Contact: NOVEC Public Relations, 1-888-335-0500, firstname.lastname@example.org
Low January temperatures cause high energy bills
NOVEC offers help
MANASSAS, Va. – January’s low temperatures caused consumers in the Midwest, South and Northeast to use lots of energy to stay warm. Northern Virginia Electric Cooperative reminds its customers that their high energy use will be reflected in their electric bills. NOVEC suggests energy- and cost-saving tips.
Record-high electricity use results in higher bills
“Some NOVEC customers who are calling us think we’ve increased our rates,” says Bob James, NOVEC energy specialist. “We want customers to understand that NOVEC’s rates have remained the same since we lowered them in 2011, but when the temperature drops below freezing, as it did on 23 out of 31 mornings in January, heating systems work extra hard to heat homes. That extra work causes higher bills.”
James notes that NOVEC customers set new winter records for power use in January, as did customers of other electric utilities in the Washington, D.C., region and beyond. The PJM Interconnection, a regional transmission organization that coordinates wholesale-electricity movement in all or parts of 13 states, including Virginia, and the District of Columbia, issued cold weather alerts in early January. The 65 million people on the PJM grid used so much electricity that they set three of the top 10 PJM records for winter peak demand. Those people are now receiving their electric bills.
James says customers concerned about high bills should go to www.novec.com/save: “We have all kinds of information on our website about saving energy. Anyone can take an online energy audit specific to his or her home at NOVEC’s Home Resource Center.
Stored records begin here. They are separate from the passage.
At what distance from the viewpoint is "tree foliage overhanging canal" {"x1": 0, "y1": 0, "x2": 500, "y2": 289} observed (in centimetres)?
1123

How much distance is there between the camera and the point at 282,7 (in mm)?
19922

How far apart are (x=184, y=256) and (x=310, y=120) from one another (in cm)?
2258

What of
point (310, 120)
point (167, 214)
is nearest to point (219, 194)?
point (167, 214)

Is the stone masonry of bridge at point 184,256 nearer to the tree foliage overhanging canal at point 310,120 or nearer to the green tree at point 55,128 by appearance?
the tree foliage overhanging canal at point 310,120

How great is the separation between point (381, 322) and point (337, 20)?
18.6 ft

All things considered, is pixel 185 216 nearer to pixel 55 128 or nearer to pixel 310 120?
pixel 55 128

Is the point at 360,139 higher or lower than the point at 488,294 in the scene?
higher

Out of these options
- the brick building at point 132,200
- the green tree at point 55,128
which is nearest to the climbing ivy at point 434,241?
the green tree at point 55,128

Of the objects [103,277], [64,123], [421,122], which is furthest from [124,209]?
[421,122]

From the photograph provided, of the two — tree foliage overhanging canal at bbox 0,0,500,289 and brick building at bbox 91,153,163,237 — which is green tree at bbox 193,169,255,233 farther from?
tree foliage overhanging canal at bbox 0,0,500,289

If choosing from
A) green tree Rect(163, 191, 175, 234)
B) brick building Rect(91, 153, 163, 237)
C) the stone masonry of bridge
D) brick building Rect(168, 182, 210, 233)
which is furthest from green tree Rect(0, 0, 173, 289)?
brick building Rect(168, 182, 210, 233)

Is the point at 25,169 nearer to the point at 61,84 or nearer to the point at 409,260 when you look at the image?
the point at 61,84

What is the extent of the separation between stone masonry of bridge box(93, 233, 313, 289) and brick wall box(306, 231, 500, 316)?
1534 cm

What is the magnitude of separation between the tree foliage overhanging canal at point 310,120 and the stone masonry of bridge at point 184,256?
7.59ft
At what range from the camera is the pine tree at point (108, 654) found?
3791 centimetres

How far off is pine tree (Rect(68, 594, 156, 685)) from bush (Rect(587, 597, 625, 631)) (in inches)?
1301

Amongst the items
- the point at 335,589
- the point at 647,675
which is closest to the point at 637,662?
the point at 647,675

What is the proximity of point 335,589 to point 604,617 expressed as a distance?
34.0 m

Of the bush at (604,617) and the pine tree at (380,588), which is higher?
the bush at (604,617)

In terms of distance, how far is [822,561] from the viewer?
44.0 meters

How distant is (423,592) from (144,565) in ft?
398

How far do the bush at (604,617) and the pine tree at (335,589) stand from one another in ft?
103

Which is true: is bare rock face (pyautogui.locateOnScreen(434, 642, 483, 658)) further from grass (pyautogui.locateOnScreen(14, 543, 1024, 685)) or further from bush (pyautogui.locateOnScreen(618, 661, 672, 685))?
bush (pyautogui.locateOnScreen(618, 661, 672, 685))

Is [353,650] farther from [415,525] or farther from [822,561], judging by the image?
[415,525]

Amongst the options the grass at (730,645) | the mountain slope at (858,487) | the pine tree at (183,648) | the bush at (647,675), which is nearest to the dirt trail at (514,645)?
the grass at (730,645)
Alternatively, customers concerned about their bills may call NOVEC’s Customer Service Center at 703-335-0500 or 1-888-3335-0500.”
Virginians pay less for electricity than most Americans
The average Virginian – including NOVEC customers -- paid 11.4 cents for every residential kilowatt-hour (kWh) of electricity they used in 2016, according to January 2018 data from the Energy Information Administration. The average American paid 12.6 cents per kWh.
“Compare 11.4 cents Virginians paid with the 14 cents the average resident in Maryland paid, or the 20 cents Connecticut residents paid,” suggests Lisa Hooker, assistant vice president of public relations. “In addition to keeping bills lower than the national average, NOVEC gives its customers CashBack and power-cost-adjustment credits. We can do this because we’re a not-for-profit electric cooperative. When we save money, we pass along the savings to our customers.”
NOVEC customers may sign up for levelized billing to help them manage their bills. Levelized billing calculates a customer’s average bill for the last year and lets the customer pay approximately the same amount each month. Hooker says, “Levelized billing helps customers budget more effectively, especially when credit card bills for holiday shopping arrive at the same time as winter heating bills.”
To participate in levelized billing, customers may call the Customer Care Center at 703-335-0500 or 1-888-335-0500, or visit www.novec.com and click on Billing and Payment Options.
Important Heat Pump Instructions
James points out that many homes in Northern Virginia use heat pumps: “Heat pumps work efficiently when winter temperatures are moderate, but when outdoor temperatures drop below freezing, the more expensive backup electric-resistance auxiliary heat comes on automatically to assist heat-pump operation.
“Be sure to set the thermostat on ‘Heat’ -- not ‘Emergency Heat,’” James cautions. “Only use the expensive emergency heat if the heat pump malfunctions.”
James recommends setting a heat-pump thermostat at 68 degrees or another constant temperature. “Moving temperature settings up and down more than two degrees turns on electric-resistance heat,” James explains. “Otherwise, install a special heat-pump thermostat designed for automatic setbacks. For other heating system types, check the operating manual.”
10 Energy- and Cost-Saving Tips:
- Set the thermostat at 68 degrees.
- Replace furnace filters regularly to maintain efficiency.
- Keep registers and vents clear to allow air to flow freely.
- Open drapes and shades during the day to let the sun help heat the home. Close them at night to keep heat indoors.
- Be sure windows and storm windows are shut and locked. For extra insulation, cover windows indoors with clear plastic sold in kits in hardware stores.
- Attach insulating sweeps on exterior doors at thresholds to block cold-air drafts. Or push old towels against thresholds temporarily.
- Keep doors of an attached garage closed as much as possible to prevent cold air infiltrating indoors.
- Install an insulating attic-door cover or insulate around the door.
- Close glass doors over a wood-burning fireplace to prevent home heat from going up the chimney. When not in use, close the fireplace’s flue damper as well as glass doors.
- Lower a water heater thermostat to 120 degrees or set it between “hot” and “warm.”